--- START ---

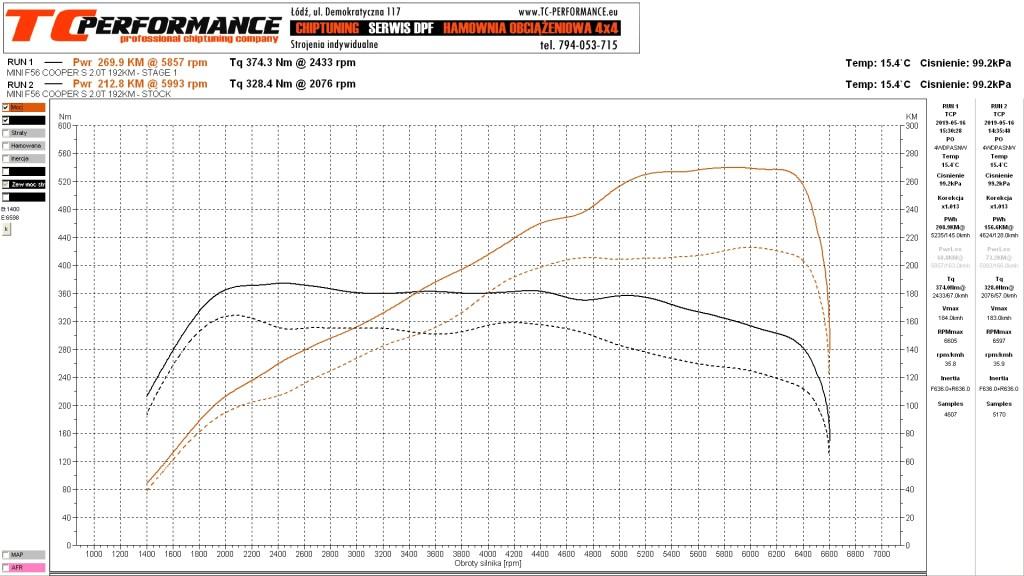 Wykres Dyno Mini Cooper S 192KM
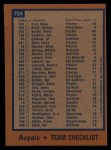 1978 Topps #724   Royals Team Checklist Back Thumbnail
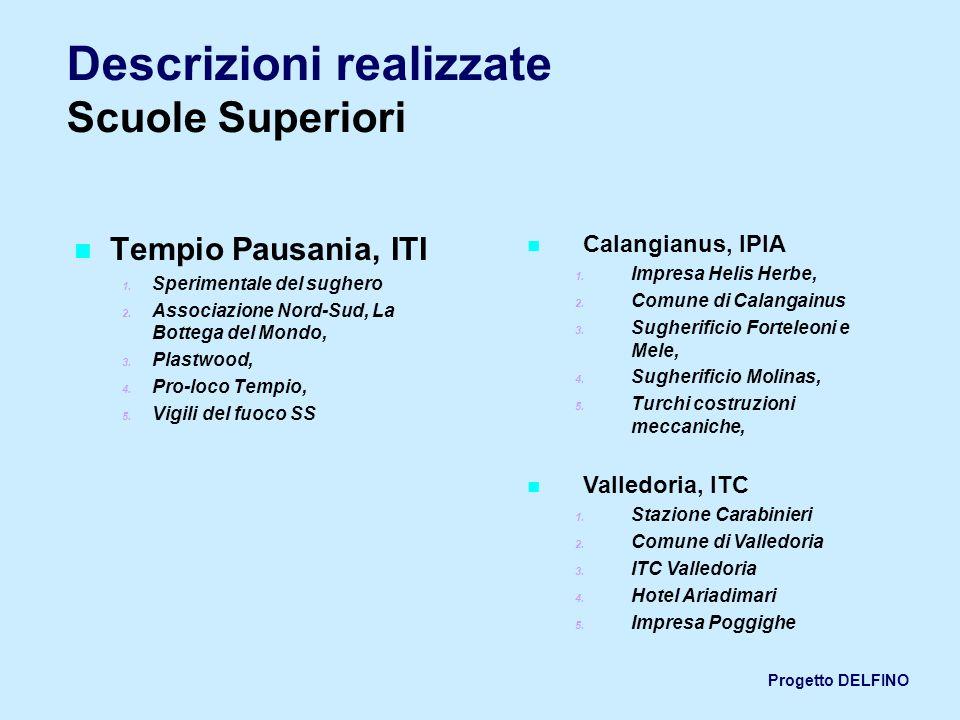 Progetto DELFINO Descrizioni realizzate Scuole Superiori Tempio Pausania, ITI 1. Sperimentale del sughero 2. Associazione Nord-Sud, La Bottega del Mon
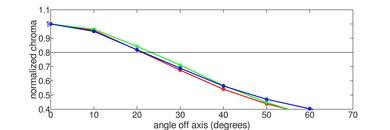 Samsung Q7CN Chroma Graph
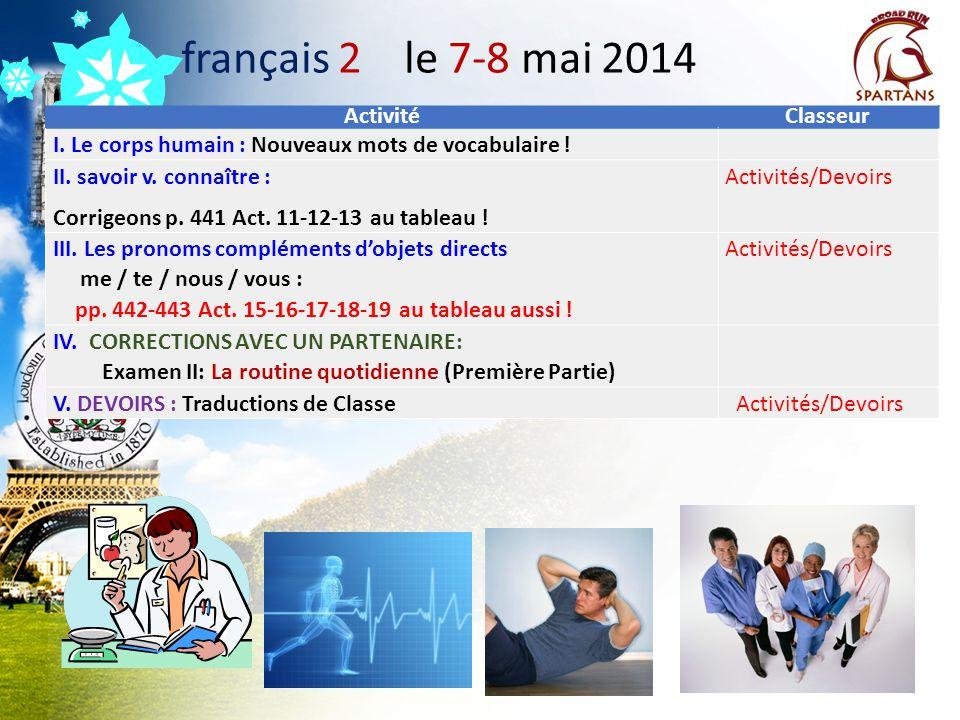 Traductions de Classe Révision des temps I. Écrivez en français.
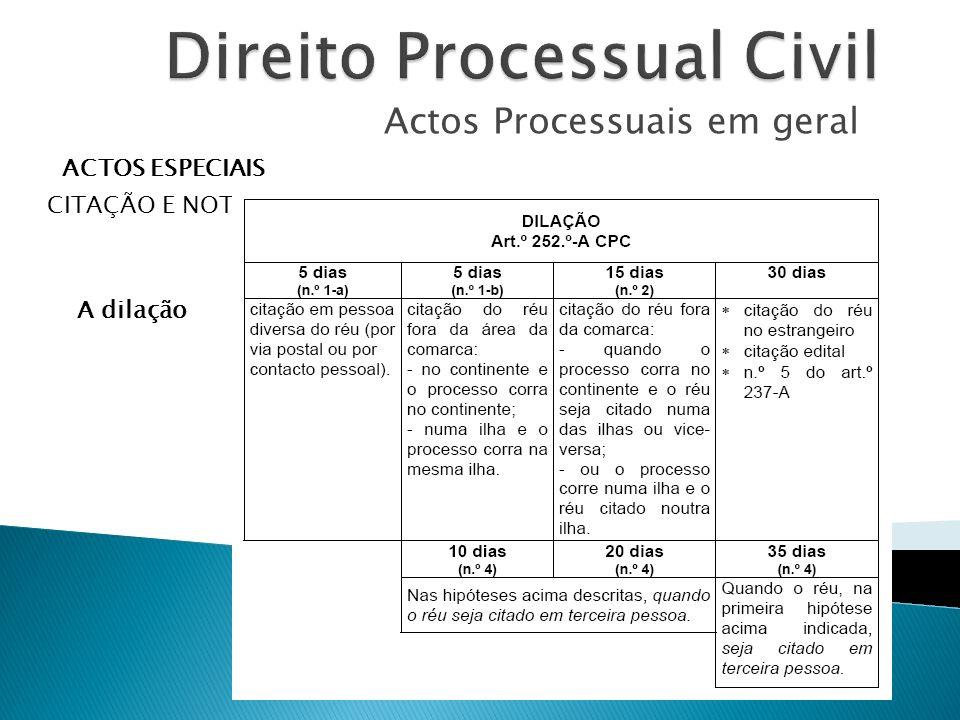 Actos Processuais em geral ACTOS ESPECIAIS CITAÇÃO E NOTIFICAÇÃO A dilação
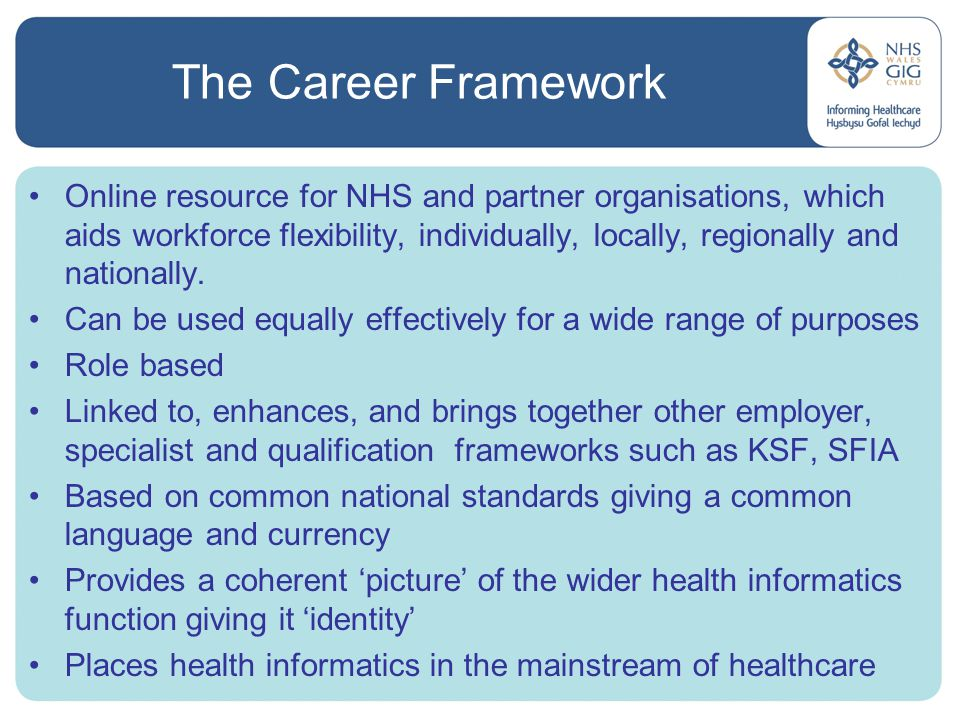 The framework UK Project – led by Wales Based on Skills for Health Career Framework Over 90 HI job roles on the career framework Practical examples and case studies Summary of potential uses of framework Integrated with and supported by HI-ProfILE people and resources in Wales Connecting for Health and PHI in England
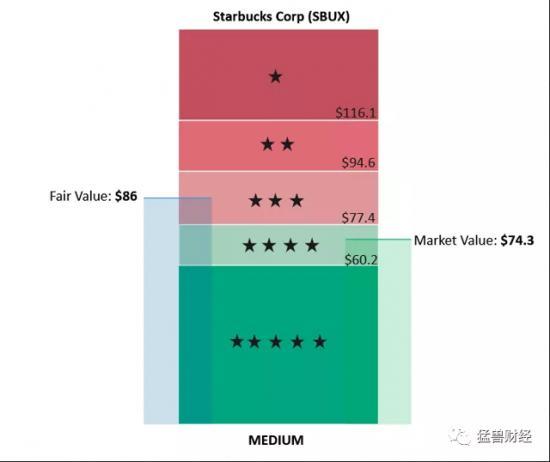 星巴克股价—猛兽财经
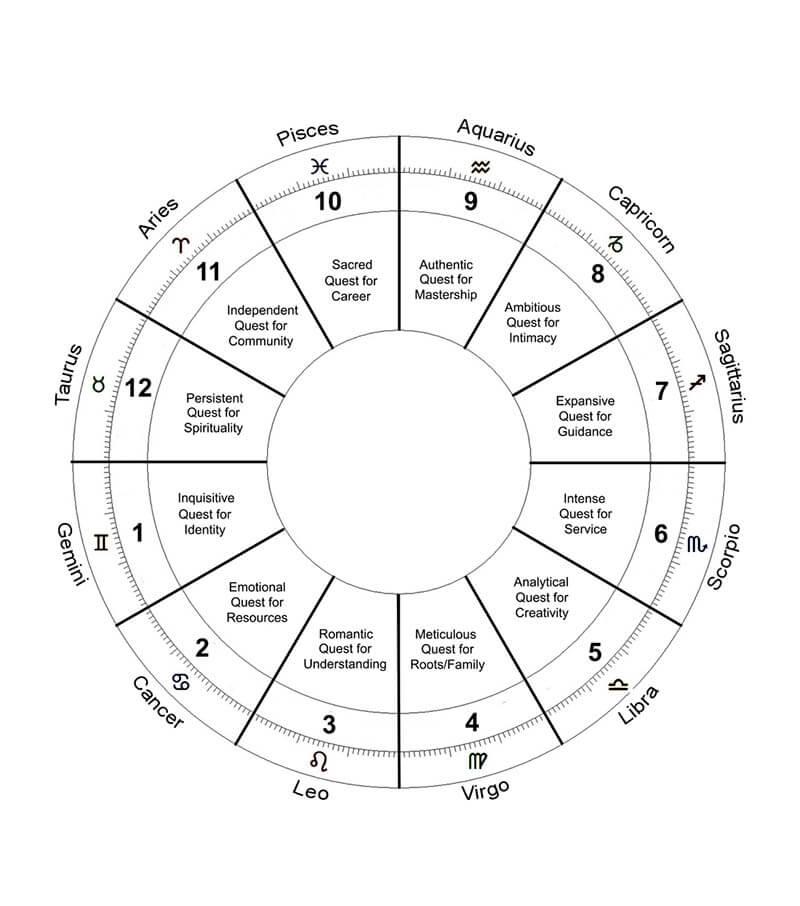 A Blank Chart Modified 03 Gemini 1st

--- END ---

** BRIEF **
Type the entries above out again exactly, with no pictures.

** OUTPUT BELOW **
 Wykres Dyno Mini Cooper S 192KM
 1978 Topps #724   Royals Team Checklist Back Thumbnail
 Progetto DELFINO Descrizioni realizzate Scuole Superiori Tempio Pausania, ITI 1. Sperimentale del sughero 2. Associazione Nord-Sud, La Bottega del Mon
 Samsung Q7CN Chroma Graph
 Traductions de Classe Révision des temps I. Écrivez en français.
 Actos Processuais em geral ACTOS ESPECIAIS CITAÇÃO E NOTIFICAÇÃO A dilação
 The framework UK Project – led by Wales Based on Skills for Health Career Framework Over 90 HI job roles on the career framework Practical examples and case studies Summary of potential uses of framework Integrated with and supported by HI-ProfILE people and resources in Wales Connecting for Health and PHI in England
 星巴克股价—猛兽财经
 A Blank Chart Modified 03 Gemini 1st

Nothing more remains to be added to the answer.